How to Find a Humanist Celebrant
Finding the right celebrant is the most important practical step in planning a humanist or secular funeral. The ceremony is only as good as the person leading it.
In the UK, Humanists UK maintains a searchable directory of accredited celebrants at humanists.uk/find-a-celebrant, covering England, Scotland, Wales, and Northern Ireland. All listed celebrants have completed the Humanists UK training program and are bound by its professional standards.
In the US, the American Humanist Association's Humanist Society trains and certifies Humanist Celebrants across the country. Funeral directors can also suggest local civil celebrants; in most areas with a meaningful number of non-religious families, there are experienced secular ceremony leaders available.
Celebrant fees typically range from $300–$600 in the US and £150–£350 in the UK, with higher rates in major cities. Interview two or three candidates before choosing — ask to read sample tributes they have written, ask how they gather information from families, and ask how they handle mixed-belief situations if that applies. The right celebrant will make the tribute feel like the family wrote it.
Readings, Poetry, and Music — A Starter List
Choosing readings can feel overwhelming when you're in the early days of loss and don't have the bandwidth for research. This is a starting point — not a prescription, but a set of directions to explore.
Poems and prose for humanist funerals:
- Mary Oliver, "When Death Comes" — a meditation on living fully that is widely used at secular and humanist ceremonies; focuses on presence and engagement rather than afterlife
- Dylan Thomas, "Do Not Go Gentle into That Good Night" — appropriate for deaths that felt untimely or for those who lived with fierce energy
- Kahlil Gibran, "On Death" (from The Prophet) — spiritual in feeling but not theologically specific; speaks of death as part of life's river
- Henry Scott Holland, "Death Is Nothing at All" — often requested for its gentleness; written by a canon of St. Paul's Cathedral but regularly used at secular services for its emphasis on memory and presence
- Rainer Maria Rilke, "I Live My Life in Widening Circles" — meditative and well-suited to someone who was curious, expansive, and searching
- Michael Rosen, "Grief" — an honest, modern piece about how grief actually works, rather than how we imagine it should
- The person's own words — a letter they wrote, an email, a journal entry, something from their social media that captured who they were — often the most powerful reading of all
A framework for music selection: Rather than selecting songs that "seem like funeral music," consider a three-part structure — a piece for reflection or arrival as guests take their seats; a piece during the tribute section that connects musically to the person; and a closing piece for the exit that feels like the right final sound. The person's own playlist, or what a family member recalls them listening to most, is almost always the best starting point.

§ Things to do
1) Answer these questions from the guide on humanist funerals:
(a) Which organization keeps a searchable directory of accredited celebrants in the UK?
(b) What is the typical range of celebrant fees in the US?
(c) Who wrote "Death Is Nothing at All"?
2) Name every author whose poem or prose piece appears in the reading list of the guide on humanist funerals.
3) According to the guide on humanist funerals, why is finding the right celebrant the most important practical step in planning the funeral?
The material after this guide on humanist funerals is not used in any of the work here.

§ Provided data
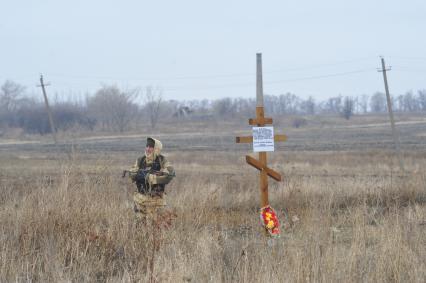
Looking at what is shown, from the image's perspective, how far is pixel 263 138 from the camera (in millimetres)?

§ Solutions to the exercise
1)
(a) Humanists UK
(b) $300–$600
(c) Henry Scott Holland

2) Mary Oliver, Dylan Thomas, Kahlil Gibran, Henry Scott Holland, Rainer Maria Rilke, Michael Rosen

3) The guide calls it the most important step because the ceremony is only as good as the person leading it.